## Selected extract
--- START ---

The Magic in Our Stories

Guest Post by Tristan Brand

wizardMagic has been a part of our stories since pretty much the beginning.

Homer wrote The Odyssey, a tale full of magical creatures, sorceresses, and vengeful gods, nearly three millennia ago. The Arthurian legend, featuring the great wizard Merlin and King Arthur’s magical sword Excalibur, originated in the dark ages. Five hundred years ago, Shakespeare incorporated magic into plays like A Midsummer Night’s Dream. Magic made an appearance in Wagner’s famous opera Der rings des Nibelungen, a story of a magical ring that drew from the same sources which, a century later, inspired Tolkien to write his masterpiece Lord of the Rings.

Magic’s a powerful tool when it comes to storytelling. When a writer decides to include magic in his story, he needs to understand the implications of whatever type of magic they include. Of course, that’s easier said than done, as there are essentially infinite ways to approach magic.

We can make this infinite sea of possibility a bit more manageable by dividing magic into two categories. In the first category, the laws of magic are as well understood as the laws of physics. In the second category, magic is a mystery; its rules, laws, limitations are left unknown.

Both categories carry their own advantages and potential pitfalls. Fortunately, there are a number of excellent stories representing each category that can be used as examples of how the strongest storytellers use magic.

Brandon Sanderson is a great example of an author whose magic falls into the first category.  In his Mistborn series, people called allomancers burn metals within their bodies to give themselves abilities ranging from pulling their bodies towards pieces of metal to affecting the flow of time. Sanderson carefully weaves in information about allomancy into the narrative so that the reader learns its capabilities and limitations, while taking care not to bog the story down with excessive detail.

In crafting allomancy, Sanderson made use of a couple principles (which he often terms his first and second law of magic.) The first is that the author’s ability to use magic to solve conflicts is directly proportional to the reader’s understanding of said magic. The second is that magic must have significant draw-backs to those that use it.

The first law demonstrates the key advantage to using well-understood magic. It allows that magic to become a tool in the author’s tool-box. The second law offers a cautionary point. If the writer creates a magic system that’s too powerful, the reader may at some point wonder why the hero is going through all this trouble

Vin, the protagonist in Mistborn, is a powerful allomancy who routinely uses her ability to solve problems. If the reader didn’t understand allomancy, Vin’s constant use of it to escape danger would seem cheap. If allomancy did not have significant limitations, the reader might wonder why Vin was letting herself get into so much trouble in the first place.

--- END ---

## Written request A
In the records, begin at the line that has "Within the options" and stop after the line that has "Result: 5699mm". Swap "green shrub" for "leafy bush" throughout those lines and leave everything else unchanged.
## Written request B
Finish out the next part of the essay on magic in stories.
The records have no connection to the essay on magic in stories.

(Image-based spatial reasoning data)
--- START ---

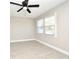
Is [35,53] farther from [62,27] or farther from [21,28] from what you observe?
[21,28]

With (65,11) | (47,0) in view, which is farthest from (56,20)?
(47,0)

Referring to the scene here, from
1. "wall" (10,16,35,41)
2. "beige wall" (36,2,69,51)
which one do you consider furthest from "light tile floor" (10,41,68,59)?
"wall" (10,16,35,41)

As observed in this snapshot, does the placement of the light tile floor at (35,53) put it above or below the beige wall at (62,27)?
below

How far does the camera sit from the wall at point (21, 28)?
599 cm

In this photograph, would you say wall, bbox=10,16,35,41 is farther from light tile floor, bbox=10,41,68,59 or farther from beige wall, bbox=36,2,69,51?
beige wall, bbox=36,2,69,51

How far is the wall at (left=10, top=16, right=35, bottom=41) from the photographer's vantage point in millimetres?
5988

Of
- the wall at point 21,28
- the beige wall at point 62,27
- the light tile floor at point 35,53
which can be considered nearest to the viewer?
the light tile floor at point 35,53

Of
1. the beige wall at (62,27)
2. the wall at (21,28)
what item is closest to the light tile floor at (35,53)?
the beige wall at (62,27)

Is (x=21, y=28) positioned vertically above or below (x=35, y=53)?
above

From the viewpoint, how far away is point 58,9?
12.4 ft

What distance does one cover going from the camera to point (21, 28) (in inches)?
250

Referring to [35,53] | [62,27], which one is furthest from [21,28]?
[62,27]

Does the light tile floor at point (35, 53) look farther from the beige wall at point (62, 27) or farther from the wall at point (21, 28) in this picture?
the wall at point (21, 28)
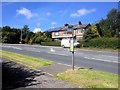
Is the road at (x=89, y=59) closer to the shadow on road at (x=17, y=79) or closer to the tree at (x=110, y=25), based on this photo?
the shadow on road at (x=17, y=79)

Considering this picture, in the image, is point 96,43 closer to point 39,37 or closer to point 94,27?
point 94,27

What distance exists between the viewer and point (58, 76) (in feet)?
38.9

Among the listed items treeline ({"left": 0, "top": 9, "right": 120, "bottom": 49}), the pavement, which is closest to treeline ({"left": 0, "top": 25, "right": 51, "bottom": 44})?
treeline ({"left": 0, "top": 9, "right": 120, "bottom": 49})

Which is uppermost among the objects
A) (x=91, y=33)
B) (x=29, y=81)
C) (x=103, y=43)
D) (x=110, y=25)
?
(x=110, y=25)

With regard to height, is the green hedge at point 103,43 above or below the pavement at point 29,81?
above

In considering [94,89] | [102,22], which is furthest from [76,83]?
[102,22]

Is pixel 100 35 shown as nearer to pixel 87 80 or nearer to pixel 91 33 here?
pixel 91 33

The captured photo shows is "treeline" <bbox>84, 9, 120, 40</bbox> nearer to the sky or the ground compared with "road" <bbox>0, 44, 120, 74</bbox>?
nearer to the sky

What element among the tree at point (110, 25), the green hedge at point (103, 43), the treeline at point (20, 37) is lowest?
the green hedge at point (103, 43)

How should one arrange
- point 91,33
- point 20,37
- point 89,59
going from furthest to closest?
1. point 20,37
2. point 91,33
3. point 89,59

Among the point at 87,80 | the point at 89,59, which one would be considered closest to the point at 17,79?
the point at 87,80

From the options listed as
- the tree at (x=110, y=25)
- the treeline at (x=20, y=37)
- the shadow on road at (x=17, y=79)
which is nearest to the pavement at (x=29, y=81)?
the shadow on road at (x=17, y=79)

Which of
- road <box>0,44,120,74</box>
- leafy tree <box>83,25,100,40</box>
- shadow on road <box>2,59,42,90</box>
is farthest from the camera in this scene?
leafy tree <box>83,25,100,40</box>

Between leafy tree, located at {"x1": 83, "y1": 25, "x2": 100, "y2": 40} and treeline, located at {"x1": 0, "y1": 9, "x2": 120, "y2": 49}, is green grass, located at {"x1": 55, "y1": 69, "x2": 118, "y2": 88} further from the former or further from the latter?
leafy tree, located at {"x1": 83, "y1": 25, "x2": 100, "y2": 40}
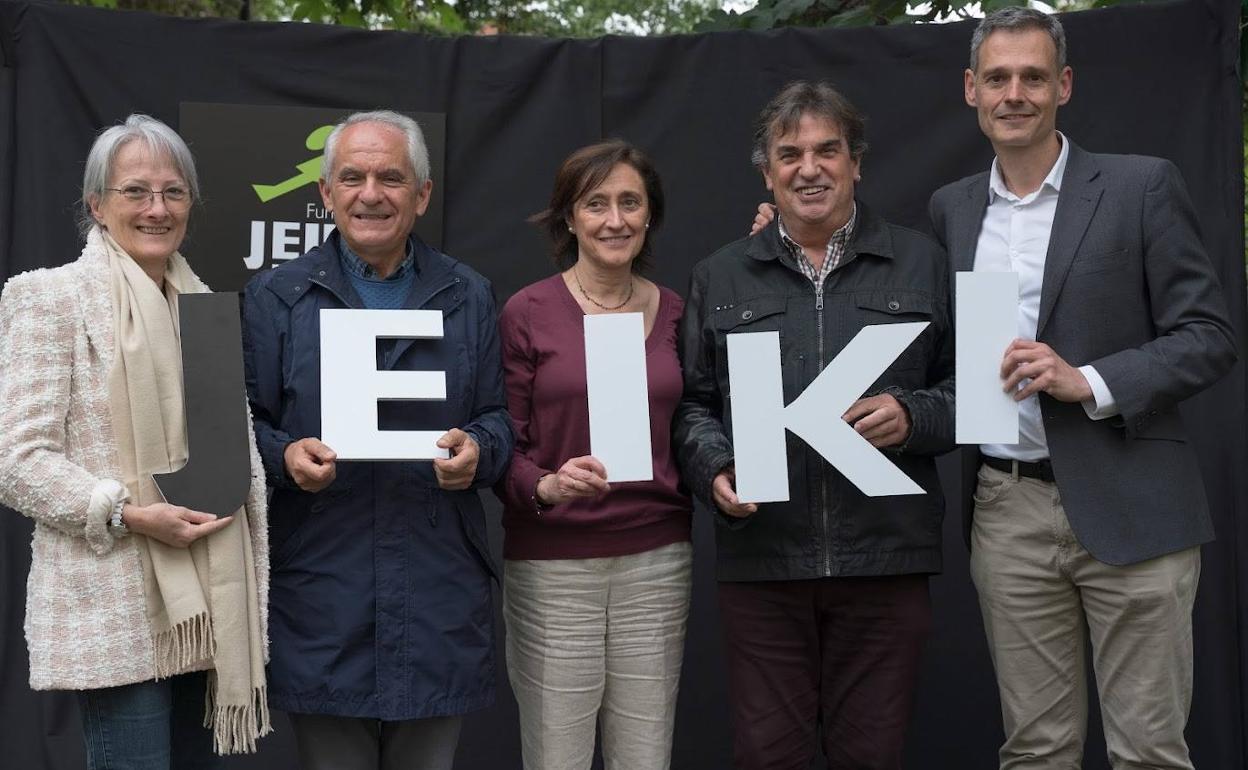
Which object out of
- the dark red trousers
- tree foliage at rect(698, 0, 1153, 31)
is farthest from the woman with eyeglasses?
tree foliage at rect(698, 0, 1153, 31)

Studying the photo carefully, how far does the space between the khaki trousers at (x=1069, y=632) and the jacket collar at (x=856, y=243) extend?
0.59m

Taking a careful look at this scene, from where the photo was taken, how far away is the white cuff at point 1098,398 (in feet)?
9.57

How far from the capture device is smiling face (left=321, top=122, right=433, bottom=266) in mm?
2900

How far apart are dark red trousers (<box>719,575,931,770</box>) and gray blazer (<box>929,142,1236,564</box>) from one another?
44 cm

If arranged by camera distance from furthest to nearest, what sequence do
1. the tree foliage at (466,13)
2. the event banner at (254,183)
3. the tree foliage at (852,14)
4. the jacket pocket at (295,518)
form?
1. the tree foliage at (466,13)
2. the tree foliage at (852,14)
3. the event banner at (254,183)
4. the jacket pocket at (295,518)

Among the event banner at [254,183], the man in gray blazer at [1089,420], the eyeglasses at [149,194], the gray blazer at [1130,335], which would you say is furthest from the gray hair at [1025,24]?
the eyeglasses at [149,194]

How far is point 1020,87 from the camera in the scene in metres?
3.06

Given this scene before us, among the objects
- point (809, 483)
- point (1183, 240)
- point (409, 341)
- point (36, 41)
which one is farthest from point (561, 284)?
point (36, 41)

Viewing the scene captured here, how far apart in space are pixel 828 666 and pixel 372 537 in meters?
1.06

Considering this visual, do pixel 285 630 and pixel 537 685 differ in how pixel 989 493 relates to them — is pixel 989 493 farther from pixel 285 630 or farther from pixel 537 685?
pixel 285 630

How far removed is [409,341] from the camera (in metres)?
2.90

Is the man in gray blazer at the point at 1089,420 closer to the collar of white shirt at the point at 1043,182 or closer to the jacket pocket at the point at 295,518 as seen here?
the collar of white shirt at the point at 1043,182

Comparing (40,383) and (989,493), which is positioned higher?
(40,383)

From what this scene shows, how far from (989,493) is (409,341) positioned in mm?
1373
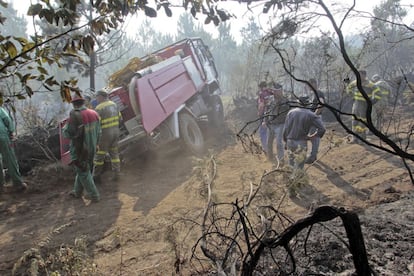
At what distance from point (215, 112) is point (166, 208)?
6.17 metres

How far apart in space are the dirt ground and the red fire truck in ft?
2.06

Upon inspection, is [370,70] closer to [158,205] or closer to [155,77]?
[155,77]

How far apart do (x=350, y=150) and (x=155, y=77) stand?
171 inches

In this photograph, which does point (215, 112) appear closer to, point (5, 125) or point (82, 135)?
point (82, 135)

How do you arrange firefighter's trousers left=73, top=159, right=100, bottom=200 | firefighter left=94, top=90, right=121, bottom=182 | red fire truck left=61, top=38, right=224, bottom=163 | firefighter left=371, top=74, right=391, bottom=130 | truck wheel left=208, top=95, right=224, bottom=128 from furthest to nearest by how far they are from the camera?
1. truck wheel left=208, top=95, right=224, bottom=128
2. firefighter left=371, top=74, right=391, bottom=130
3. red fire truck left=61, top=38, right=224, bottom=163
4. firefighter left=94, top=90, right=121, bottom=182
5. firefighter's trousers left=73, top=159, right=100, bottom=200

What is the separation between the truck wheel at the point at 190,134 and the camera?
738 cm

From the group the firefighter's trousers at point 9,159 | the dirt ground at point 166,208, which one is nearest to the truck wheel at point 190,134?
the dirt ground at point 166,208

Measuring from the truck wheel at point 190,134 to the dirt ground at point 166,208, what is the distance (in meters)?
0.33

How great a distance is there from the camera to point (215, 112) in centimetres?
1052

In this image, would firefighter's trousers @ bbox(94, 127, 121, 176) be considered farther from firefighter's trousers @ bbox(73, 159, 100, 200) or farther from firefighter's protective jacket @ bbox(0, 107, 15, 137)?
firefighter's protective jacket @ bbox(0, 107, 15, 137)

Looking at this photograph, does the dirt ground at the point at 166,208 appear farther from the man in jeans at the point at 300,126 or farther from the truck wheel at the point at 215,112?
the truck wheel at the point at 215,112

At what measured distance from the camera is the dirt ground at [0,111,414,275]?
277 cm

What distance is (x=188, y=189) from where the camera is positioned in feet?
16.7

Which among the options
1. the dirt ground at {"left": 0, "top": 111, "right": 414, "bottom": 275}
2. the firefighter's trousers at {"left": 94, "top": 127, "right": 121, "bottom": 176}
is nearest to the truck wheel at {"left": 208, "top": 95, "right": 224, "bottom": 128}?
the dirt ground at {"left": 0, "top": 111, "right": 414, "bottom": 275}
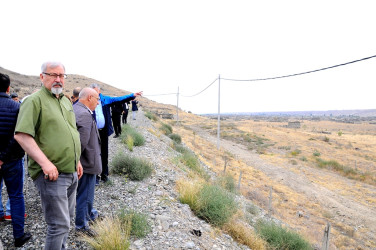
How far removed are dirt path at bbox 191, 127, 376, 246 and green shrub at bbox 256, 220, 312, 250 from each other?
4.86m

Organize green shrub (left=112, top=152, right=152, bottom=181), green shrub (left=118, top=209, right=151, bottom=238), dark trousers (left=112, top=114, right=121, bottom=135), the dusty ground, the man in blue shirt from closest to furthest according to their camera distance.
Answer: green shrub (left=118, top=209, right=151, bottom=238), the man in blue shirt, green shrub (left=112, top=152, right=152, bottom=181), the dusty ground, dark trousers (left=112, top=114, right=121, bottom=135)

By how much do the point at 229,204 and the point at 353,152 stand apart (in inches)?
1125

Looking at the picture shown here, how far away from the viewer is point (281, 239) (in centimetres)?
537

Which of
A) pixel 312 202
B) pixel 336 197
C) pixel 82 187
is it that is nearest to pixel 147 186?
pixel 82 187

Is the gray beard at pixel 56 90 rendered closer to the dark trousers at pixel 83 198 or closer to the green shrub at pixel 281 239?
the dark trousers at pixel 83 198

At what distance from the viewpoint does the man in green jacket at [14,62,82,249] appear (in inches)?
80.0

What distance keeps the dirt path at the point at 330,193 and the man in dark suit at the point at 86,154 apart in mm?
9782

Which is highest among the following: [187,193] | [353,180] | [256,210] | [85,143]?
[85,143]

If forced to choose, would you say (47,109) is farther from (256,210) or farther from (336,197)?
(336,197)

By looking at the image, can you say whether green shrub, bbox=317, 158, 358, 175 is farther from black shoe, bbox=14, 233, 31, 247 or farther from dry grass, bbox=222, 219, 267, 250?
black shoe, bbox=14, 233, 31, 247

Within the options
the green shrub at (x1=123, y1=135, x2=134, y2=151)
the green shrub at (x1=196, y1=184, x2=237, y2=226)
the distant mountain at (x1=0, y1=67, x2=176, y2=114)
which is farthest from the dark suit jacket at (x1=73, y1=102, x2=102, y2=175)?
the distant mountain at (x1=0, y1=67, x2=176, y2=114)

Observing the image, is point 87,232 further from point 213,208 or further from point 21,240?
point 213,208

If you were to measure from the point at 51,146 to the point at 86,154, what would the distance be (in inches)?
38.7

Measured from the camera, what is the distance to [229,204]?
Result: 5699mm
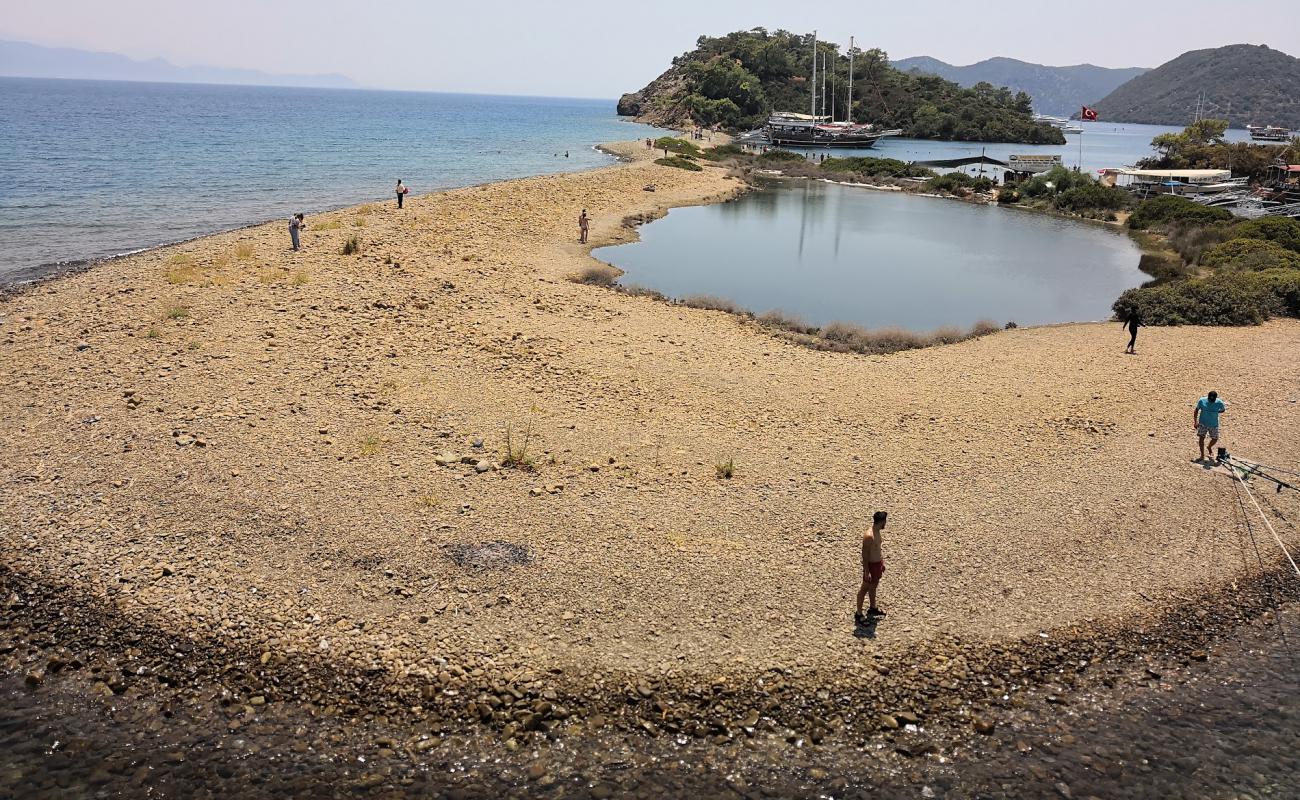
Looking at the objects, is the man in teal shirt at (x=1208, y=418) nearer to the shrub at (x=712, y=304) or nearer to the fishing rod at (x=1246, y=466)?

--- END ---

## Task result A
Within the options
the leafy bush at (x1=123, y1=135, x2=134, y2=151)
the leafy bush at (x1=196, y1=184, x2=237, y2=226)
the distant mountain at (x1=0, y1=67, x2=176, y2=114)
which is farthest from the dark suit jacket at (x1=73, y1=102, x2=102, y2=175)?
the distant mountain at (x1=0, y1=67, x2=176, y2=114)

Observing the image, is point 87,232 further from point 213,208 or further from point 21,240?
point 213,208

If you were to measure from the point at 51,146 to the point at 86,154, what would the distance be (in inches)?
38.7

Measured from the camera, what is the distance to [229,204]?
Result: 5699mm

## Task result B
The magic in George R. R. Martin’s epic series  A Song of Ice and Fire falls into the second category. Magic appears directly on the page far less than in most fantasy novels, though it’s always lurking in the edges. Undead monsters rise in the North.  A summoned shadow assassinates a would-be king. A crippled boy can project his mind into the body of his pet wolf.

If there’s an underlying logic, a set of principles governing what can and cannot happen, Martin keeps it well-hidden from the reader. A key reason this works is that Martin’s magic is just as mysterious to the viewpoint characters as it is to the reader. The mysteriousness of his magic is not an arbitrary choice but rather a consequence of the world he’s created. In this world, the characters fear magic – and the reader learns to fear it as well.

One pitfall to Martin’s approach is that he is far less able to use magic to solve conflicts, a consequence of Sanderson’s first law. But Martin doesn’t need to. The magic in his world serves a different purpose than the magic in Sanderson’s world.

The trait that both Sanderson and Martin’s approaches share is consistency. Magic might break the rules of nature, but it cannot escape logic and consequence entirely. Adding magic into a world irrevocably changes it. Cities, cultures, politics, wars, everything, will be affected in some way. Regardless which approach is chosen, its success will likely be determined by how consistent the author is with their magic’s effect on the world.

Most authors fall in between the two categories. Patrick Rothfuss uses magic called sympathy in his Kingkiller Chronicles, and though the reader is given some rules there are clearly parts left unexplained. The same is true of weaving in Robert Jordan’s Wheel of Time or the magic in Jim Butcher’s Dresden Files.wizard 2

Magic may exist only in our minds, but that doesn’t make it any less real. It’s in our stories, and our stories are part of who we are. They reflect our culture, our history. Through stories, even those about dragons and wizards and talking dogs, allomancers and undead hordes, we constantly explore what it means to be human. By allowing the impossible to play out on the page, we can find insights that considering only the possible would have left undiscovered.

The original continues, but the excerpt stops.